Sakarya Üniversitesi (SAÜ) Fen Edebiyat Fakültesi Fizik Bölümü öğretim üyeleri, kozmik ışınları tespit edecek taşınabilir dedektör yaptı.
Dedektör sayesinde yüksek rakımlı bölgelerde yaşayan insanların kozmik ışınlar sebebiyle alacakları radyasyon dozu hesaplanabilecek. Herhangi bir bölgeye kozmik ışınların yöne ve yükseltiye bağlı olarak varış sıklığı ve enerjileri tespit edilebilecek. SAÜ Fizik Bölümü Öğretim Üyeleri Doç. Dr. Mehmet Bektaşoğlu ve Doç.Dr. Barış Tonguç, tarafından 19 ayda yapılan taşınabilir kozmik ışın dedektörü eğitim ve araştırma çalışmalarında kullanılacak.
Bu İcat Neleri Tespit Ediyor?
Dedektörü inşa eden öğretim görevlilerinden Mehmet Bektaşoğlu, kozmik ışınların dış uzayda meydana gelip dünya atmosferine çarpan yüksek enerjili parçacıklar olduğunu söyledi. Bu parçacıkların yaklaşık yüzde 90'ının proton, yüzde 9'u alfa parçacığı ve yüzde 1'inin elektron'dan oluştuğunu kaydeden Bektaşoğlu, "Kozmik ışınların Dünya atmosferi ile etkileşmesi sonucu diğer bazı parçacıkların yanı sıra pion adı verilen ikincil parçacıklar meydana gelir. Ancak bu parçacıklar dünya yüzeyine yolculukları sırasında müon adını verdiğimiz ışık hızına yakın hızlarda hareket eden elektrondan 207 kez daha büyük kütleye sahip parçacıklara dönüşürler. Bizim inşa ettiğimiz dedektör bu müonları tespit etmektedir." dedi.

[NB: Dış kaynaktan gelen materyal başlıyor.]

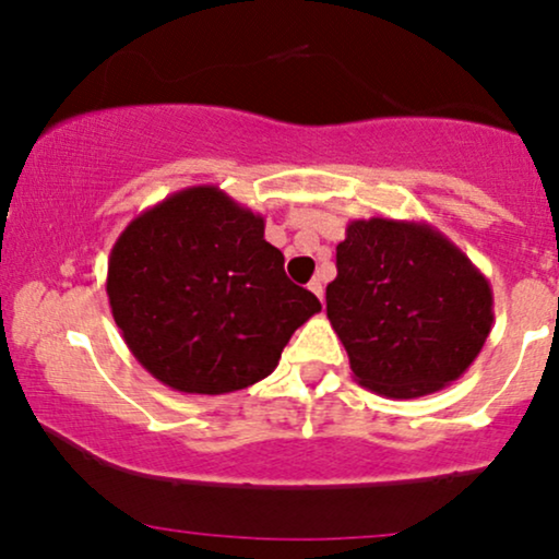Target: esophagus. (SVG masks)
I'll return each instance as SVG.
<instances>
[{"instance_id": "1", "label": "esophagus", "mask_w": 559, "mask_h": 559, "mask_svg": "<svg viewBox=\"0 0 559 559\" xmlns=\"http://www.w3.org/2000/svg\"><path fill=\"white\" fill-rule=\"evenodd\" d=\"M307 288H310V292L316 294L318 299H323V281H320V278H312L310 284H307Z\"/></svg>"}]
</instances>
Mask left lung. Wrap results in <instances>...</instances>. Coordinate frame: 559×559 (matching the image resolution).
<instances>
[{
    "mask_svg": "<svg viewBox=\"0 0 559 559\" xmlns=\"http://www.w3.org/2000/svg\"><path fill=\"white\" fill-rule=\"evenodd\" d=\"M325 312L360 386L415 400L457 381L493 323L489 278L428 223L368 217L346 226Z\"/></svg>",
    "mask_w": 559,
    "mask_h": 559,
    "instance_id": "8db88e82",
    "label": "left lung"
}]
</instances>
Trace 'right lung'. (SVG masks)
Returning a JSON list of instances; mask_svg holds the SVG:
<instances>
[{"mask_svg":"<svg viewBox=\"0 0 559 559\" xmlns=\"http://www.w3.org/2000/svg\"><path fill=\"white\" fill-rule=\"evenodd\" d=\"M107 297L131 355L183 394H230L275 370L320 301L286 278L265 217L217 186H189L128 223Z\"/></svg>","mask_w":559,"mask_h":559,"instance_id":"1","label":"right lung"}]
</instances>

Kozmik ışınların bir tür radyasyon olmaları sebebiyle insan ve elektronik makineleri etkileyebildiğini anlatan Bektaşoğlu, kozmik radyasyonun yükseltiye bağlı değişiklik gösterdiğini, uçak yolculuğu yapanların yerdekilere oranla daha fazla kozmik ışınlara maruz kalabildiğini ifade etti. Maruz kalınan tüm doğal kaynaklı radyasyonun ortalama yüzde 10'unun kozmik radyasyondan kaynaklandığını belirten Bektaşoğlu, dünyanın manyetik alanı ve atmosferinin insanları çoğu kozmik ışından koruduğunu kaydetti.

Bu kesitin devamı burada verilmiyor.